I have laughed so hard with another friend that we've thought we really might have "busted" the proverbial gut and might have to make a run to the emergency room. I also think of her every time I peel cucumbers or carrots, picturing her graceful stance at the cutting board, carefully and deliberately preparing salad to share with visitors. But in that gracious and abundant offering of salad there was a dash of hilarity when once it was asked if Godzilla would be joining us for salad.

There's the group of four, who making our way through the dim, vast tunnels of Gibraltar came to be known as The Unit. We've been stranded on a train in France after national news making catastrophic train failure. We've found ourselves not speaking to each other when, during an episode in our relationship lovingly referred to as "The Madrid Moment," we'd found ourselves on the wrong train in Madrid on the infamous seventh day of travel together ... the day all travelers grow to hate their travel companions no matter how much love is there. Y'all, we know who we are.

When I say "we gave our dog away at a Strawberry Plains gas station," there are new friends who know the rest of the miraculous story. Elton John sing-alongs around the piano in the 1970"s? You definitely know who you are! And, a forever sister despite divorce binds us as Heart Sisters with a saga all our own.

I revisit these stories as often as I revisit these friends. These stories, all our stories, are the threads that stitch us together. We've got to tell our stories, then retell them again to savor and set in a firm foundation of friendship.  Because of that revisiting, I can say with accuracy that these friends know who they are to me. If they don't, I've got some visiting to do. You and yours, too.

PROVIDED DATA:
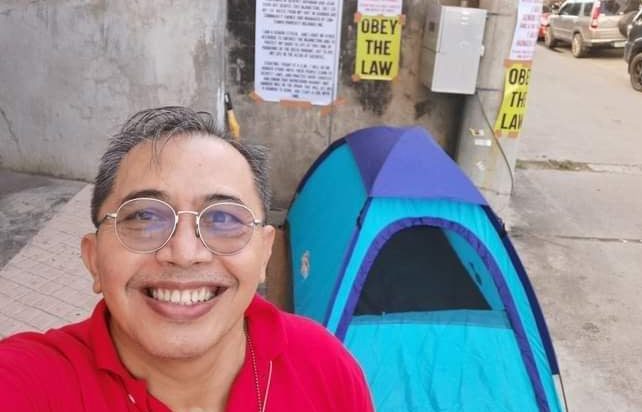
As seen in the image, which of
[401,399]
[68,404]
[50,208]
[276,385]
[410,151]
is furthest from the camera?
[50,208]

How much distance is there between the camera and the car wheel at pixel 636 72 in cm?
1154

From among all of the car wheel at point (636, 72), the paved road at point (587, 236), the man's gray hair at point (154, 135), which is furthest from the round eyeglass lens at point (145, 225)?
the car wheel at point (636, 72)

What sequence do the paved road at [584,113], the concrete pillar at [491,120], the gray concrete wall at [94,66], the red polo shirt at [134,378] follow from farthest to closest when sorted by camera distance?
the paved road at [584,113]
the gray concrete wall at [94,66]
the concrete pillar at [491,120]
the red polo shirt at [134,378]

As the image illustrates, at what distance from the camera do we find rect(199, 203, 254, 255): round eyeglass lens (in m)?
1.18

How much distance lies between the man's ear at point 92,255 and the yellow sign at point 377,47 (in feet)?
13.5

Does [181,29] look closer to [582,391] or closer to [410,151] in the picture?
[410,151]

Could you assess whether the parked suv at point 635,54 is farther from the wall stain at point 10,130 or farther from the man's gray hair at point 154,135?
the man's gray hair at point 154,135

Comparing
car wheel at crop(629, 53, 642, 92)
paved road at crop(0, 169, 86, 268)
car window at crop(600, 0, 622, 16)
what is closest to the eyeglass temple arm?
paved road at crop(0, 169, 86, 268)

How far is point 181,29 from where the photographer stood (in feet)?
16.2

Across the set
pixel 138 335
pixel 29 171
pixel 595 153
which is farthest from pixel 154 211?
pixel 595 153

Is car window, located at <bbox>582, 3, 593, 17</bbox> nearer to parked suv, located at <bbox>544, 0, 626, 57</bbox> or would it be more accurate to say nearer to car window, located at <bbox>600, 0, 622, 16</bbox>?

PROBLEM TO WORK ON: Update the passage about friendship stories from "I revisit these stories" to "and yours, too.", putting "ribbons" in place of "threads".

WRITTEN SOLUTION:
I revisit these stories as often as I revisit these friends. These stories, all our stories, are the ribbons that stitch us together. We've got to tell our stories, then retell them again to savor and set in a firm foundation of friendship.  Because of that revisiting, I can say with accuracy that these friends know who they are to me. If they don't, I've got some visiting to do. You and yours, too.